Our mates at Hebtroco are going from strength-to-strength. I've known Ed, one of the founders - the beardy one, for a few years. He bought a Triumph Speed Triple off me a couple of a years ago and plans to race his rare Danish Nimbus at this year's DirtQuake. With his friend, Brant, they decided to try revive the dying trouser-making industry that used to dominate the Yorkshire town of Hebden Bridge.
They started with one style and material of moleskin trousers, and found a following through friends and people who admired what they were trying to do, namely, make a UK product in a UK factory. The Moleskins are heavyweight trousers, slimcut, and do have a feeling of being made to last. They're £110, which could be thought of as a lot for a pair of trousers, but isn't compared to 'designer' jeans made in sweatshop-style factories.

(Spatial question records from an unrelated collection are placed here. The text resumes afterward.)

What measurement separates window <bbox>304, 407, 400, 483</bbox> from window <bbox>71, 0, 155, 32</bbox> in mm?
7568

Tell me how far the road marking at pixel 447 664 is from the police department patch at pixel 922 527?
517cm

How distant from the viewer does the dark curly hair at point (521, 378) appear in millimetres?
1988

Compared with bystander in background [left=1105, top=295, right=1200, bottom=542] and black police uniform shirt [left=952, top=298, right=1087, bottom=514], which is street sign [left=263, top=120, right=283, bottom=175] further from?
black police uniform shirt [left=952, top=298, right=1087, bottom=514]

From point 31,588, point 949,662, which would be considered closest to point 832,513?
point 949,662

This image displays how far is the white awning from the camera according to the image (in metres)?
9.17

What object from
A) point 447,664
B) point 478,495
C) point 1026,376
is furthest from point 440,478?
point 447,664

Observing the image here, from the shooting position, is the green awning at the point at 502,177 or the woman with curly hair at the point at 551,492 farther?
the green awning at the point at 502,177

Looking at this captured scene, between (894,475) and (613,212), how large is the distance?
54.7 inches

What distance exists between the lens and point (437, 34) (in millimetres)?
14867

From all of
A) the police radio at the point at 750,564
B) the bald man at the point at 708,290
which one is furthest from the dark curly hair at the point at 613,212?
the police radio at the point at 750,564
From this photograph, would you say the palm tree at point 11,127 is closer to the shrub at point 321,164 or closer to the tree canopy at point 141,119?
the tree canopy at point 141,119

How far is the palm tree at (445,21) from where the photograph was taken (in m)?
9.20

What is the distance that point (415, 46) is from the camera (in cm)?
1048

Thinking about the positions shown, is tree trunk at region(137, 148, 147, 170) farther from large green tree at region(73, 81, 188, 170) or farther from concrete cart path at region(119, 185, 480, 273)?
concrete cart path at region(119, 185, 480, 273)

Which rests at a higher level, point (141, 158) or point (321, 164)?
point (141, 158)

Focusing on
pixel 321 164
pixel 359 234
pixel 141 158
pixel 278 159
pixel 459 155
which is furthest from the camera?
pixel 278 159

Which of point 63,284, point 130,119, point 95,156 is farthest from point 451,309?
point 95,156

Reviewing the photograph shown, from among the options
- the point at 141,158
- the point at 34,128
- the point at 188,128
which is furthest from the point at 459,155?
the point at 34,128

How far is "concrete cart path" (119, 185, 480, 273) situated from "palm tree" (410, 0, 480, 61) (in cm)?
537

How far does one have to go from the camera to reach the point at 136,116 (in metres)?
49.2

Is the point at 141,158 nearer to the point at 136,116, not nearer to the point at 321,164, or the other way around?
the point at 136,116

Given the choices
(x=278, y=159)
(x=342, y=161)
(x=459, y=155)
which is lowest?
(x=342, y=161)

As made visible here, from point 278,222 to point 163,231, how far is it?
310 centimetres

Hebtroco introduced needlecord material for their trousers, then brought out shorts, handmade belts and now made in Britain boots. The boots are produced in one of the last remaining shoe factories in the UK and are, like the moleskin trousers, heavyweight and made to last. There are two styles of Hebtroco boot, Moto and Chukka. The Moto is made from Yorkshire oiled suede and has a shift patch on the left boot, to protect the upper from ten thousand gear lever nudges. The soles can be replaced, so they're likely to last for decades. At £250 they're the antidote to modern disposability. Even cheap, modern, mass-produced in the sweatshops canvas plimsolls cost £50-60 and last one summer if you wear them regularly. Hebtroco are making clothes to invest in.